Zadania do rozwiązania =>
1. Jakim wynikiem zakończył się mecz Rakowa z Pogonią opisany w relacji z Ekstraklasy?
2. Powtórz dosłownie fragment relacji z Ekstraklasy od „Do zobaczenia jutro!!!” do „2:1 dla Rakowa!” włącznie.

Tekst do przeczytania =>
::::

Sobotnią zabawę z Ekstraklasą zaczynamy w Zabrzu, gdzie Górnik w meczu ze Stalą postara się zmyć z siebie plamę za kompromitację w zeszłotygodniowym starciu z Cracovią. Następnie przeniesiemy się do Białegostoku, a tam Jagiellonia zmierzy się z Koroną i powalczy o powrót na fotel lidera. Dzień zakończymy pod Jasną Górą hitowym starciem dwóch lekko skompromitowanych w tym sezonie drużyn, a więc Rakowa i Pogoni. Liczymy na to, że utrzyma się średnia bramek z piątku. Zapraszamy do śledzenia naszej relacji LIVE!
Dzięki wielkie za dziś!
Jutro zapraszamy na kolejne ekstraklasowe emocje juz od 12:30!!!
O 17:30 ligowy klasyk, a według Wojtka Kowalczyka "pojedynek dwóch marnych drużyn", czyli Lech - Legia.
Do zobaczenia jutro!!!
Pogoń z kolei wciąż wygląda jakby się nie otrząsnęła po porażce w finale Pucharu Polski. Ospała, bez determinacji i energii. Nawet gol Grosickiego nie dał dodatkowego paliwa Portowcom, którzy mocno ograniczyli sobie szanse na uratowanie sezonu.
Raków wygrywa zasłużenie, choć w drugiej połowie nie był już tak przekonujący jak w pierwszej części spotkania. Dzięki temu wciąż jest w grze o ligowe podium i awans do europejskich pucharów.
KONIEC!!! 2:1 dla Rakowa!
Leonardo Koutris, siedzący już na ławce rezerwowych, obejrzał jeszcze drugą żółtą i w konsekwencji czerwoną kartkę w samej końcówce.

::::

Podane informacje =>
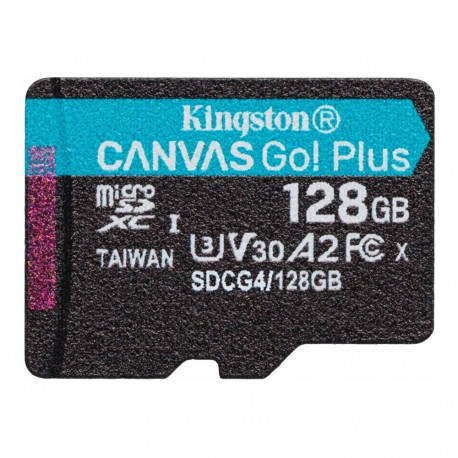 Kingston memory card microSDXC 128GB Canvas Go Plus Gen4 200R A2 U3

::::

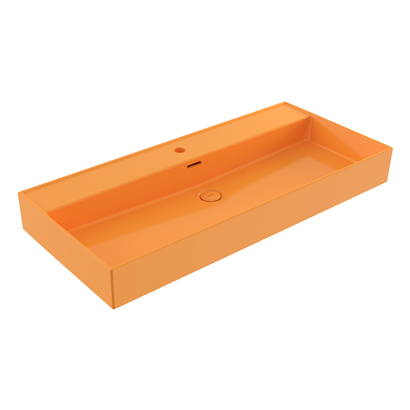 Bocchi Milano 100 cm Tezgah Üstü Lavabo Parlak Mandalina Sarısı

::::

Rozwiązane zadania =>
1. Raków wygrał 2:1.

2.
Do zobaczenia jutro!!!
Pogoń z kolei wciąż wygląda jakby się nie otrząsnęła po porażce w finale Pucharu Polski. Ospała, bez determinacji i energii. Nawet gol Grosickiego nie dał dodatkowego paliwa Portowcom, którzy mocno ograniczyli sobie szanse na uratowanie sezonu.
Raków wygrywa zasłużenie, choć w drugiej połowie nie był już tak przekonujący jak w pierwszej części spotkania. Dzięki temu wciąż jest w grze o ligowe podium i awans do europejskich pucharów.
KONIEC!!! 2:1 dla Rakowa!